Without any pictures, restate the full set of records below exactly.

**LISTED ENTRIES**
○ ○ ○ ○ ○ ○ ○
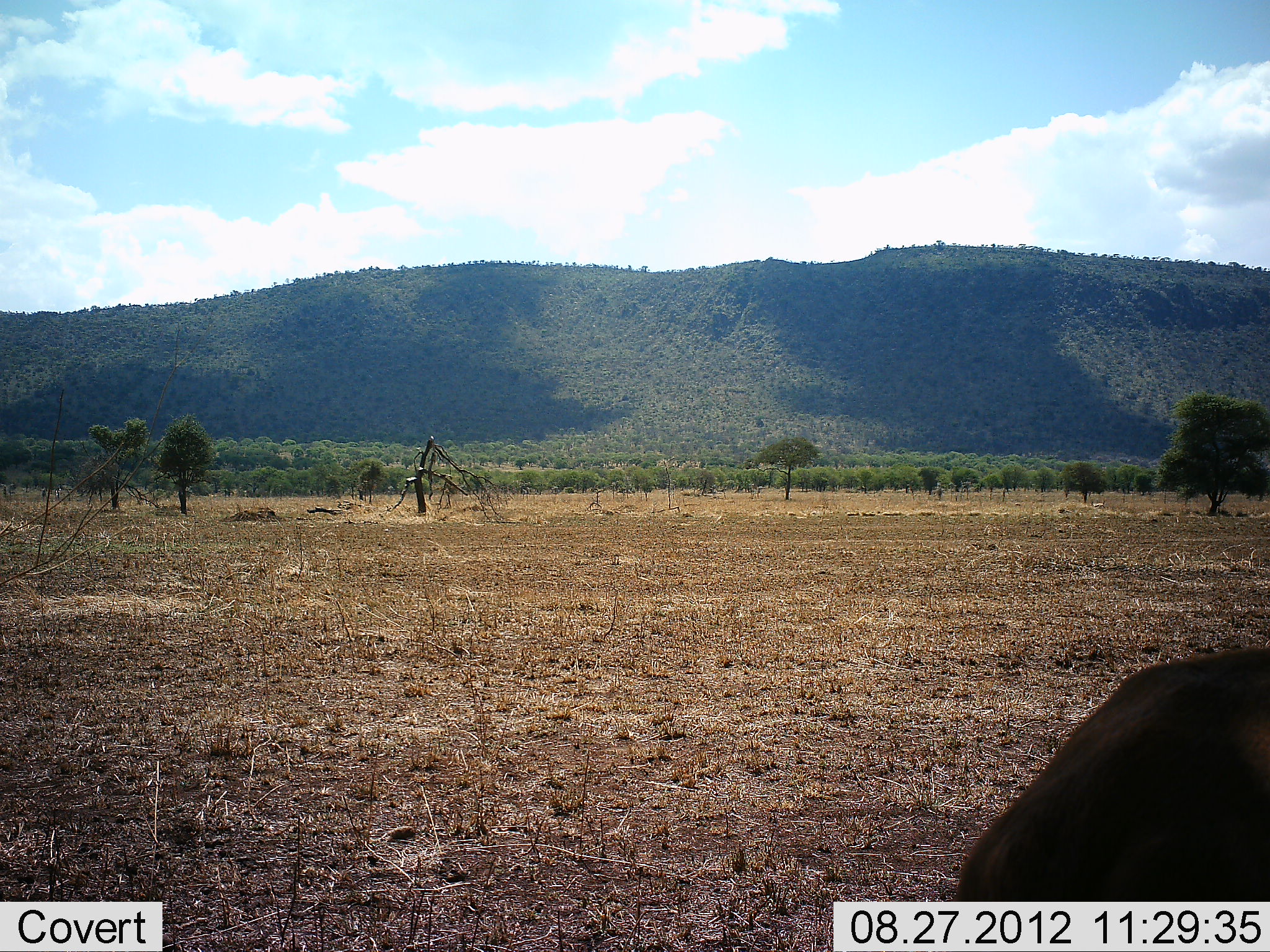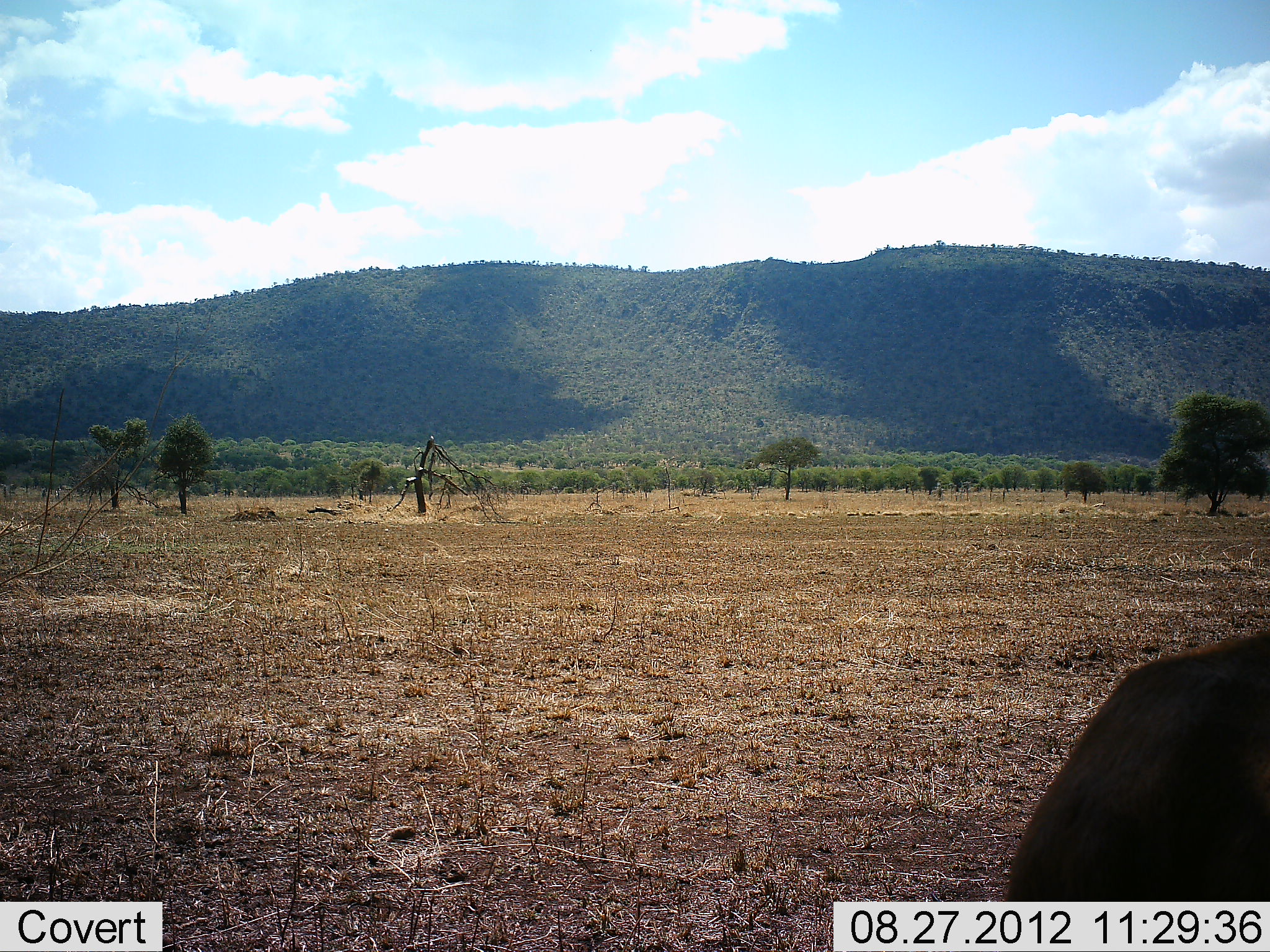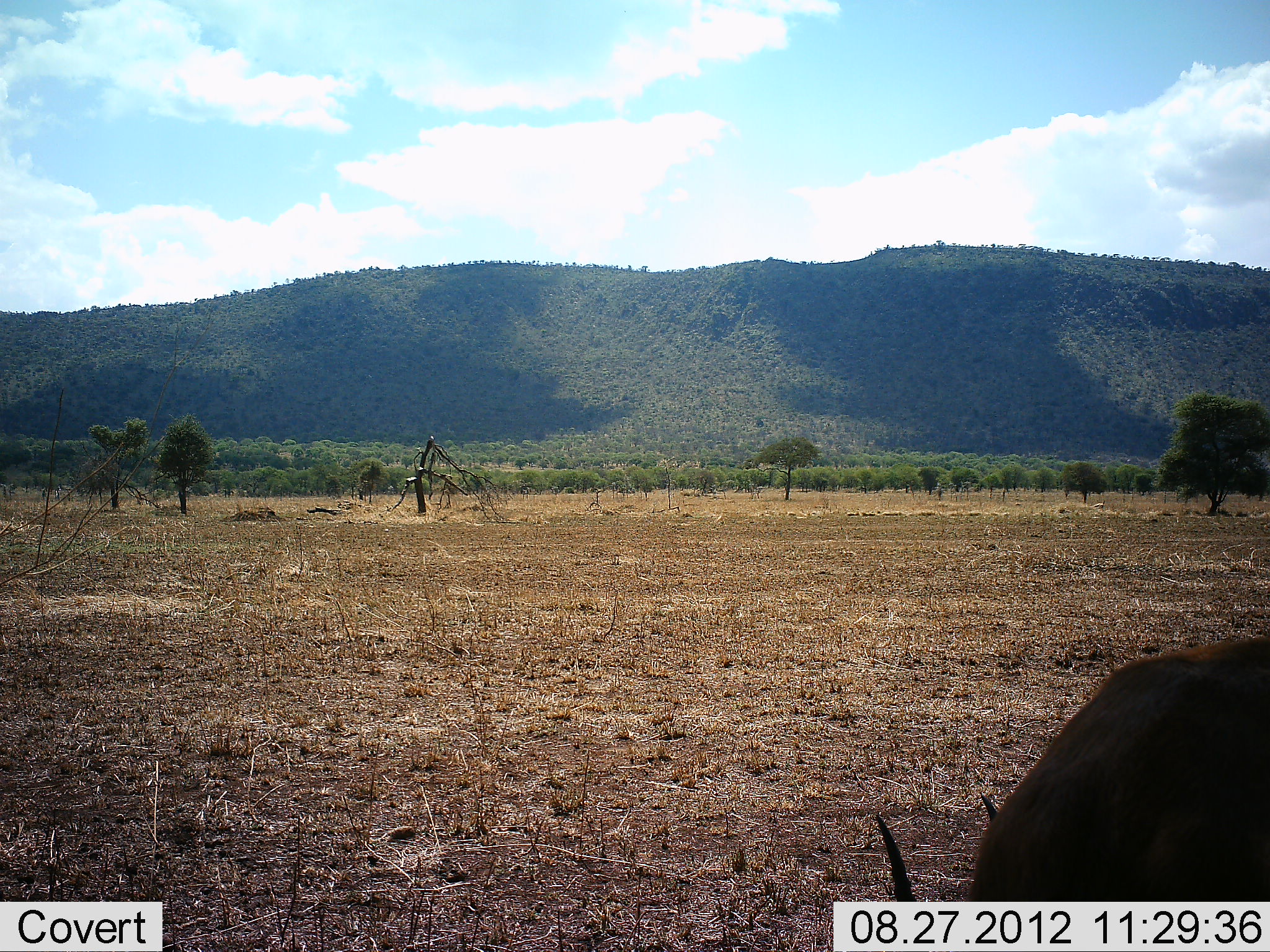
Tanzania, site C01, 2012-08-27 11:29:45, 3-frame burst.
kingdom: Animalia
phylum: Chordata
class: Mammalia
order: Artiodactyla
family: Bovidae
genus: Eudorcas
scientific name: Eudorcas thomsonii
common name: thomson's gazelle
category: gazellethomsons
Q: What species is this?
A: Gazellethomsons (thomson's gazelle) (Eudorcas thomsonii).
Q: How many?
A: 1.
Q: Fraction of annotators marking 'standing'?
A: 40%.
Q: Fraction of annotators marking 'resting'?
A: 0%.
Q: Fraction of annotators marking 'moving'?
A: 0%.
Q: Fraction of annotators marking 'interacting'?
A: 0%.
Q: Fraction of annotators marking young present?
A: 0%.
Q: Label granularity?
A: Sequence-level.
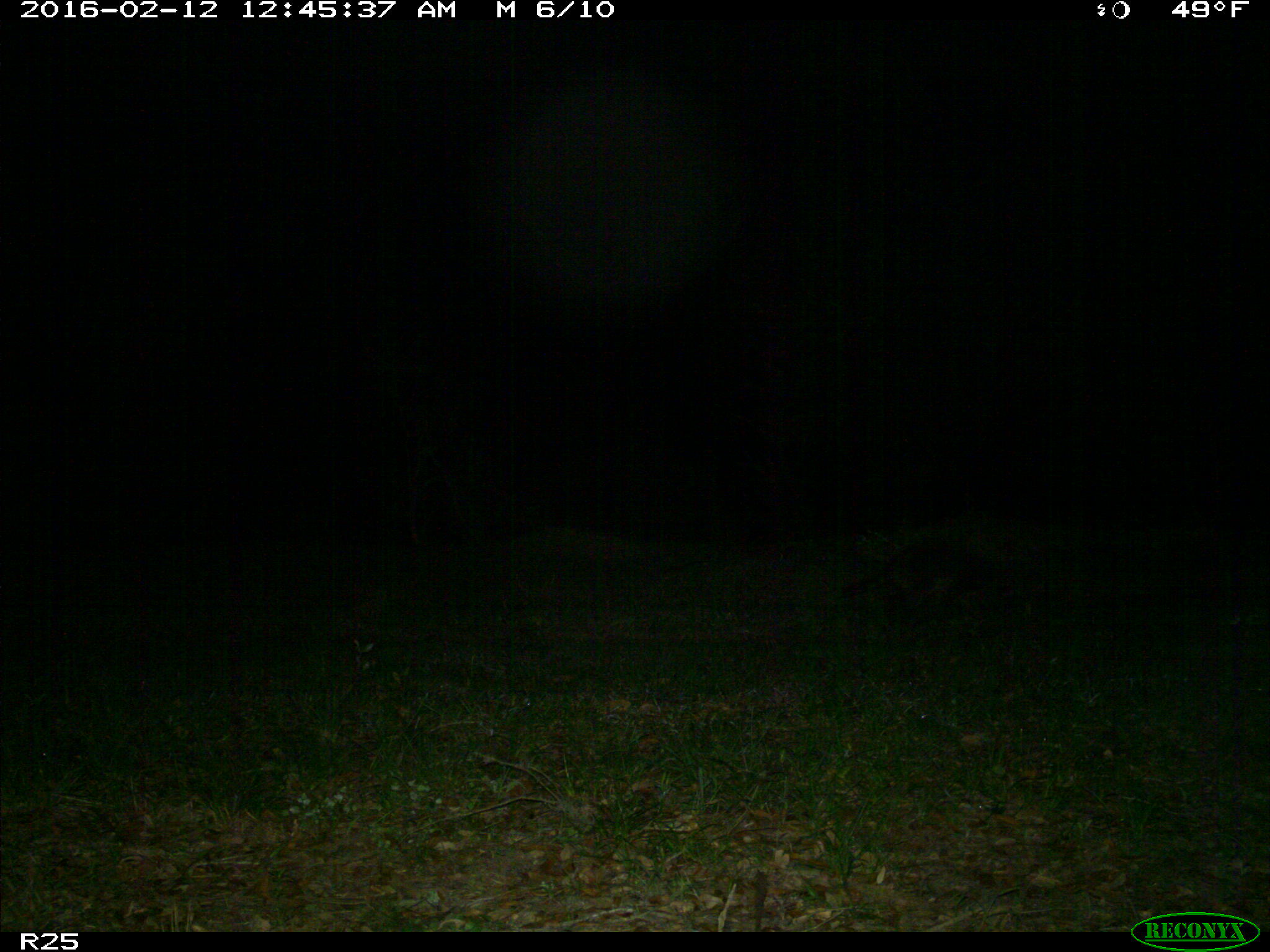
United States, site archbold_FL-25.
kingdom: Animalia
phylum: Chordata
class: Mammalia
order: Carnivora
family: Procyonidae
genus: Procyon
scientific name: Procyon lotor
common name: common raccoon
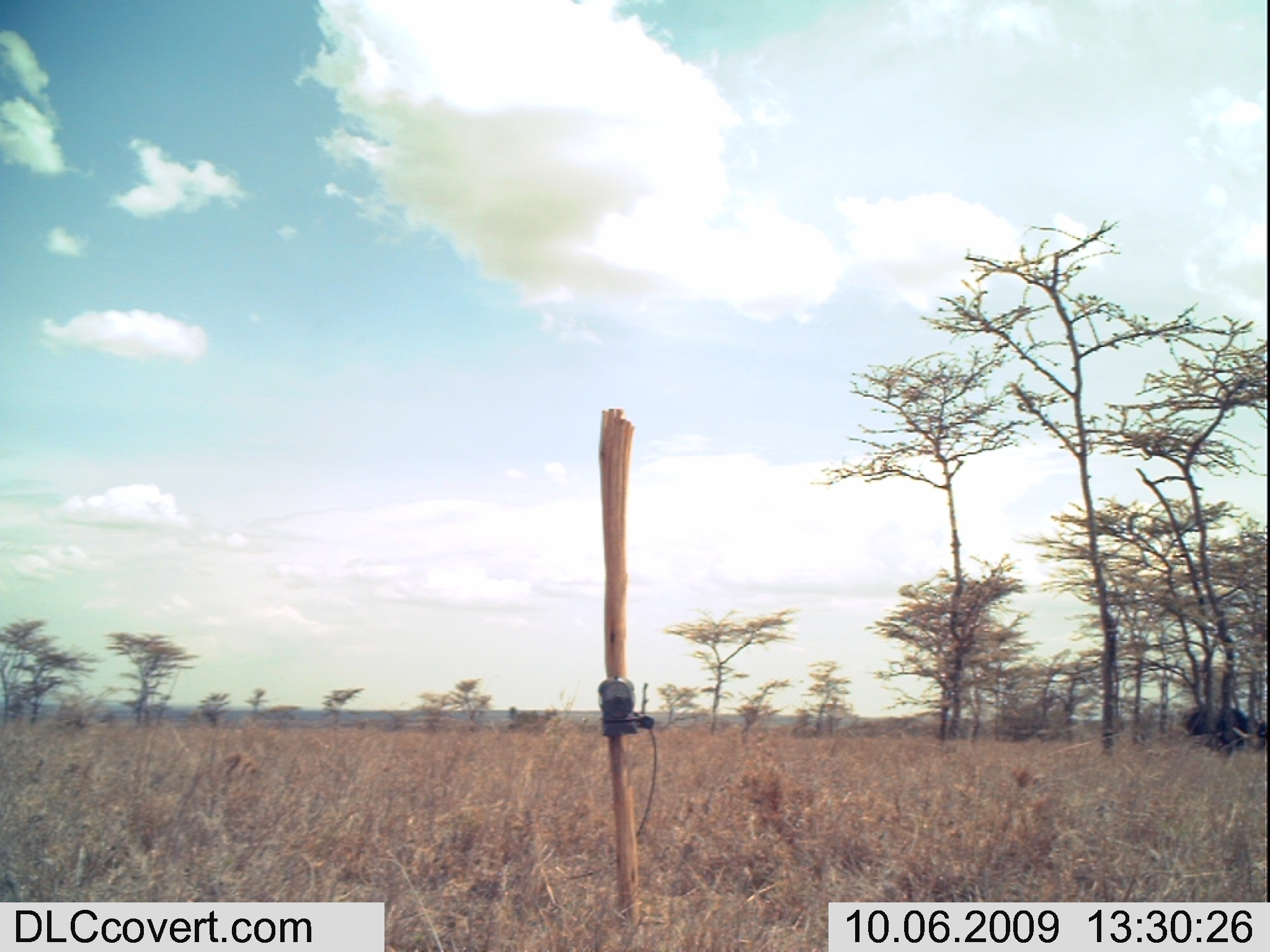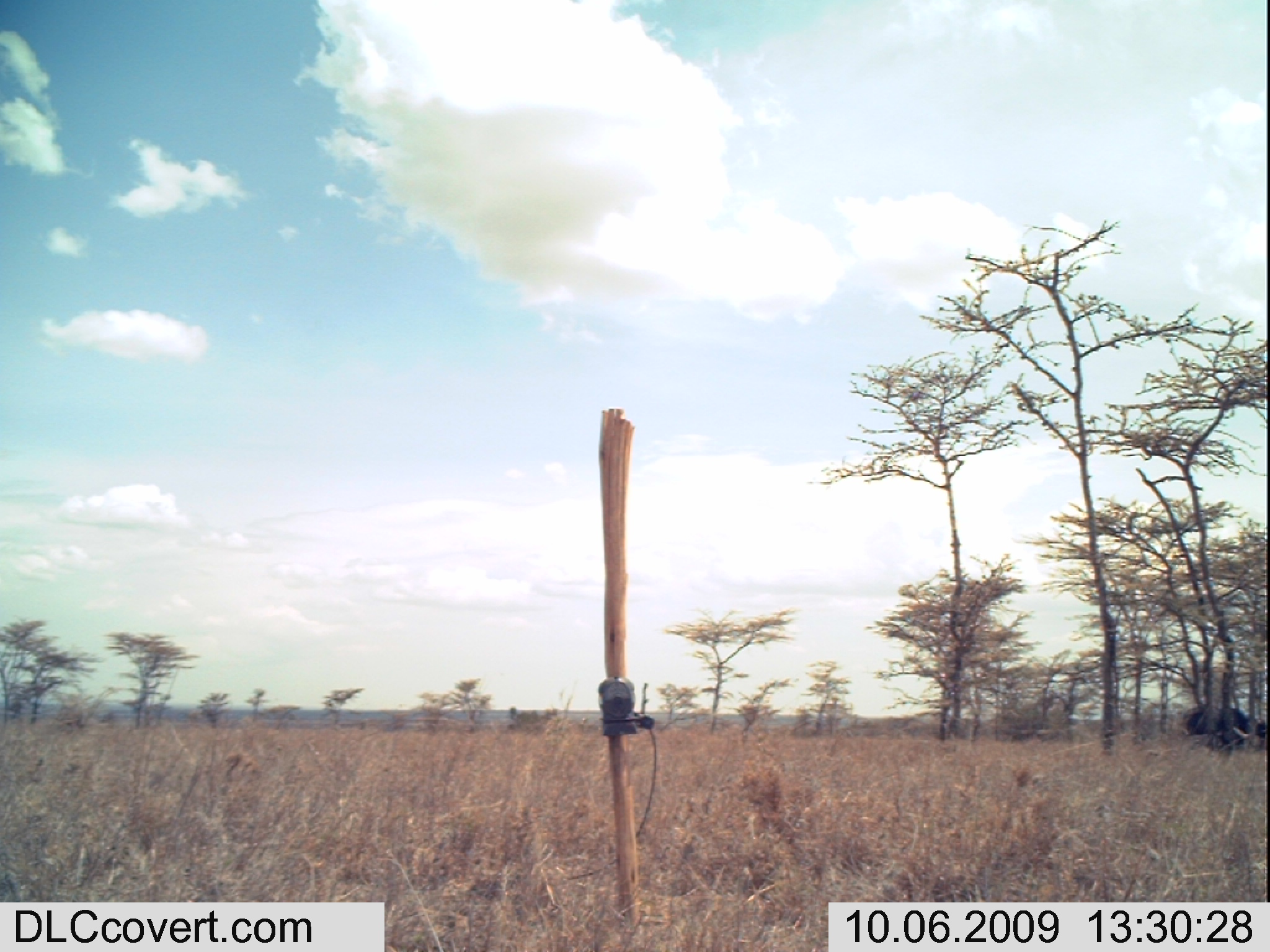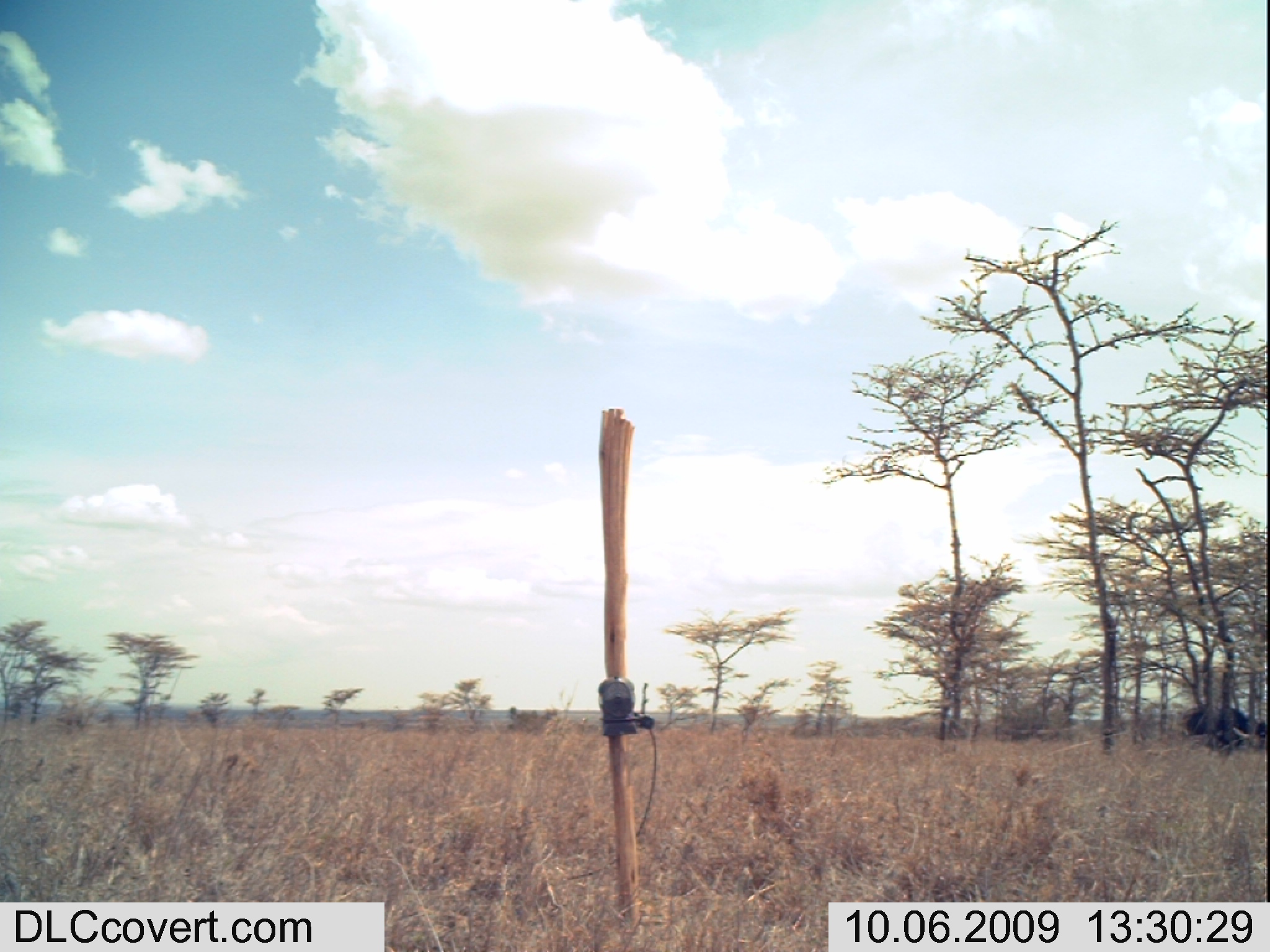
○ ○ ○ ○ ○ ○ ○
**RESULT**
Tanzania, site C01, 2012-08-27 11:29:45, 3-frame burst.
kingdom: Animalia
phylum: Chordata
class: Mammalia
order: Artiodactyla
family: Bovidae
genus: Eudorcas
scientific name: Eudorcas thomsonii
common name: thomson's gazelle
category: gazellethomsons
Q: What species is this?
A: Gazellethomsons (thomson's gazelle) (Eudorcas thomsonii).
Q: How many?
A: 1.
Q: Fraction of annotators marking 'standing'?
A: 40%.
Q: Fraction of annotators marking 'resting'?
A: 0%.
Q: Fraction of annotators marking 'moving'?
A: 0%.
Q: Fraction of annotators marking 'interacting'?
A: 0%.
Q: Fraction of annotators marking young present?
A: 0%.
Q: Label granularity?
A: Sequence-level.
United States, site archbold_FL-25.
kingdom: Animalia
phylum: Chordata
class: Mammalia
order: Carnivora
family: Procyonidae
genus: Procyon
scientific name: Procyon lotor
common name: common raccoon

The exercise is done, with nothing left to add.